Microsoft, Google, and Facebook were all started by students who never could have predicted that their projects — and products — would change the world. But the winners of the Broadcom Foundation University Research Competition, selected by a panel of technical experts at Broadcom and hundreds of the company’s top engineers, just might.
Broadcom co-founder, Chairman and Chief Technical Officer Henry Samueli kicked off the evening by introducing the 12 competitors— graduate-level engineering students who hail from top universities around the globe — and laid the ground rules for voting.
He reminded the students of the cash prizes at stake, ($10,000 for first place, $5,000 for second place and $2,500 for third) and relayed how impressed he was with their work.
“I don’t know how you will decide a winner,” Samueli said. “They are all exceptional — the quality of the projects and the students.”
The first prize winner of the competition was Yanghyo (Rod) Kim from the University of California, Los Angeles, who found an innovative way to transfer data, sans conductive wires.
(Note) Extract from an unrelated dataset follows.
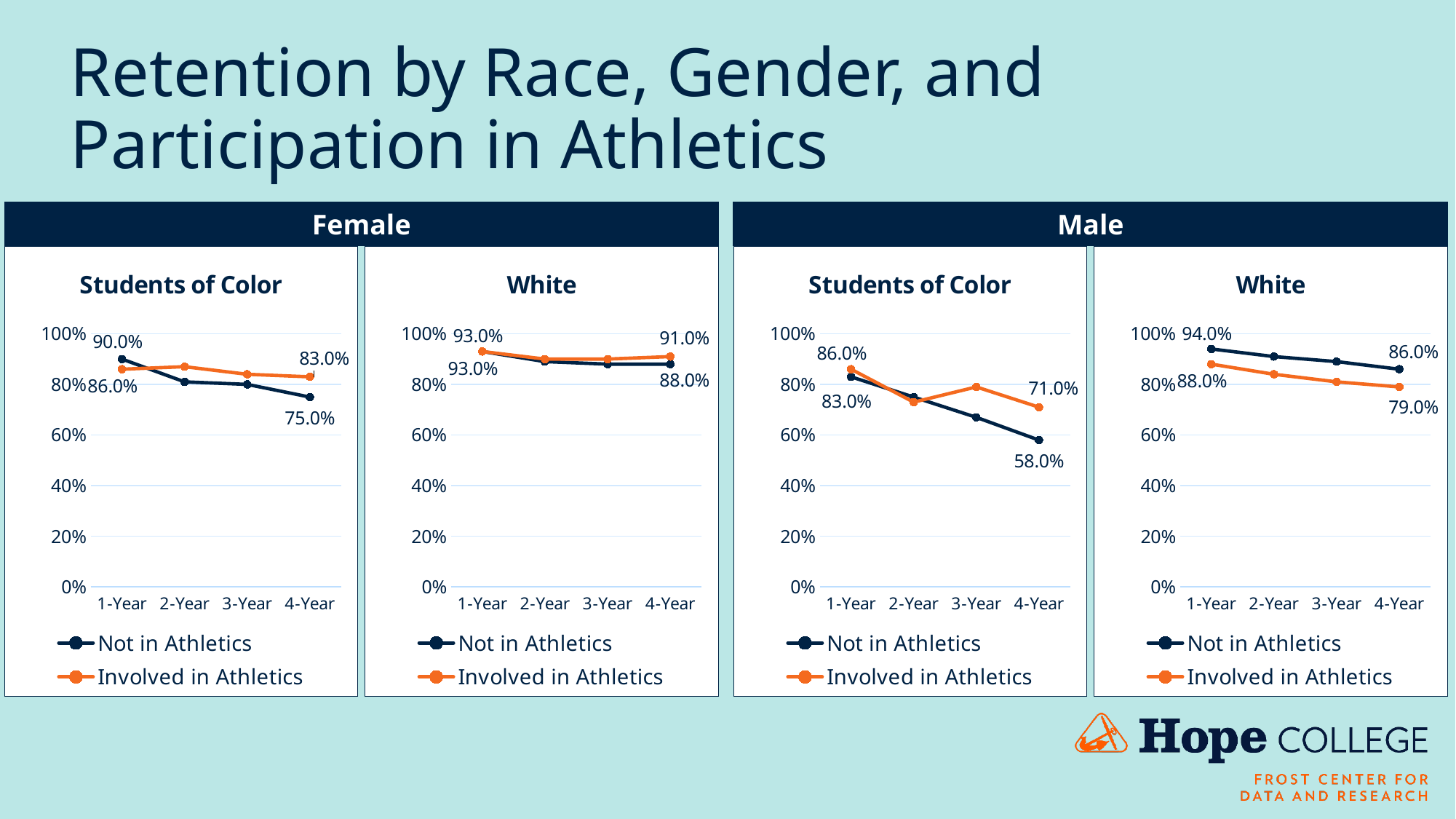
In the Male White chart, what is the 1-Year retention value for Not in Athletics? 94.0% In the Male Students of Color chart, does the Not in Athletics series rise or fall from 1-Year to 4-Year? fall In the Male Students of Color chart, what is the 4-Year retention value for Not in Athletics? 58.0% In the Female Students of Color chart, what is the 1-Year retention value for Involved in Athletics? 86.0% What kind of chart is the Female Students of Color chart? line chart In the Male Students of Color chart, what is the difference between the 4-Year values for Involved in Athletics and Not in Athletics? 13.0% How many series does the legend list in the Female White chart? 2 How many categories are on the x axis of the Male White chart? 4 In the Female White chart, what is the 4-Year retention value for Involved in Athletics? 91.0% In the Female Students of Color chart, what is the 4-Year retention value for Not in Athletics? 75.0% In the Female Students of Color chart, is the 3-Year value for Not in Athletics greater or less than 60%? greater In the Male White chart, which series has the higher 4-Year value, Not in Athletics or Involved in Athletics? Not in Athletics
He wowed the crowd with a demo that accomplished data transfer between two nodes using only lightweight, inexpensive plastic tubing (think: long drinking straw).
Coming in second was Wanghua Wu from Delft University of Technology in the Netherlands whose research on creating low-cost, low-power transmitters enables millimeter wave signals and Gigabit-speed data to be sent over short distances. She predicted that the potential power and cost savings of the technology could help with the development of sensors for self-driving cars and enhance the smart grid.
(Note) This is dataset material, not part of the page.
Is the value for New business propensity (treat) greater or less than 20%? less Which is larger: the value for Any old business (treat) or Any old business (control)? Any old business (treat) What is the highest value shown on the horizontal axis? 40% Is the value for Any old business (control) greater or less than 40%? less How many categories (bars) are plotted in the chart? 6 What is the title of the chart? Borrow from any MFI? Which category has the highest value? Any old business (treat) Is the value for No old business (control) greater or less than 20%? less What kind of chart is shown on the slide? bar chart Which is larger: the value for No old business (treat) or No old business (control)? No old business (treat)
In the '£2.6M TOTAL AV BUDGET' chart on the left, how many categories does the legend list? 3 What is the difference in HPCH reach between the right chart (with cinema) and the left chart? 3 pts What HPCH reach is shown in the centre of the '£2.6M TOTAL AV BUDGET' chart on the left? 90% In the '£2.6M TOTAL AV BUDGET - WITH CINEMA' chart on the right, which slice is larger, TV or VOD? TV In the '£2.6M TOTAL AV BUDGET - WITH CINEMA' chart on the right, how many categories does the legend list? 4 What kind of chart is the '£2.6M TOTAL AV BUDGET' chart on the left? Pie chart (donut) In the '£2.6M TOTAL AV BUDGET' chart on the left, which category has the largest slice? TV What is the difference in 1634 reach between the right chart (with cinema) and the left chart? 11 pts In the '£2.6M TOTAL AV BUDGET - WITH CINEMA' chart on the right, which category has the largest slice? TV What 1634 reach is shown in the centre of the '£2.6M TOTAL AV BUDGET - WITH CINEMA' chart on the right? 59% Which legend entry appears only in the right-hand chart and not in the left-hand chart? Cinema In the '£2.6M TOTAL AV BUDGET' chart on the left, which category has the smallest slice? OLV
Third place went to Manuel Monge of the California Institute of Technology, who helped create a microchip that can be implanted in a retinal prosthesis, powered by glasses. The optical technology would dramatically improve vision for people who are blind or who are losing their vision due to degenerative diseases. His display included a video that showed how blind people would be able to see again (including recognizing faces and reading text) with the help of the implanted chip.
About the University Research Competition
Every year, the Broadcom Foundation gathers abstracts from the best and brightest grad students at universities whose technology research was funded by the Foundation in the previous year.
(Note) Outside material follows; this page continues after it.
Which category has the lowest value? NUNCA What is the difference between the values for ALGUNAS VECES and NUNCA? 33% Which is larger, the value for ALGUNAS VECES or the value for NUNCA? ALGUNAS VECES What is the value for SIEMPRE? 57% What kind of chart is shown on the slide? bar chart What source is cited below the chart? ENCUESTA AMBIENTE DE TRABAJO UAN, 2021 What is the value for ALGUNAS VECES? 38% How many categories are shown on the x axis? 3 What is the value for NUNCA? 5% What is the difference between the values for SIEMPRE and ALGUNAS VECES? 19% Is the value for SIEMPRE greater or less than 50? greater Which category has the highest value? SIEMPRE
A committee selects the top 12 students to compete for cash awards. As part of that competition, each student attends Broadcom’s annual Technical Conference, where they offer a three-minute on-stage pitch about their research and then engage during a reception with the more than 400 Broadcom engineers who will ultimately vote for their favorites.
During a reception, the visited individually with each of the students. They walked from station to station, not only testing the student’s knowledge, but displaying a true curiosity for potential real-world applications of the research. The students were judged on their technical prowess and also on their communication skills.
The applications of the projects were wide-ranging but fit into a few broad categories. About half of the research focused on biomedical applications, while others improve digital communication by boosting signal strength while reducing power consumption for a variety of electronic devices. All of the research shared the common mission of bringing better technology, and with it, better quality of life, to people all over the world.
Other projects included a medical implant device from Mahmoudreza Saadat of Stanford – a small chip that can be implanted into human tissue. From there, it can help perform diagnostics by sending data to an ultrasound wand with an RF receiver attached. National Technical University of Athens student Maria Koutsoupidou looked at how the terahertz spectrum could be leveraged by government security groups to non-invasively scan for explosives in airports or perhaps detect cancerous cells. And Samuel Jameson of Tel Aviv University in Israel showed how his millimeter wave generator that could provide imaging and radar to traditionally analog devices.
Will any of these projects be something that changes lives? Broadcom certainly hopes so.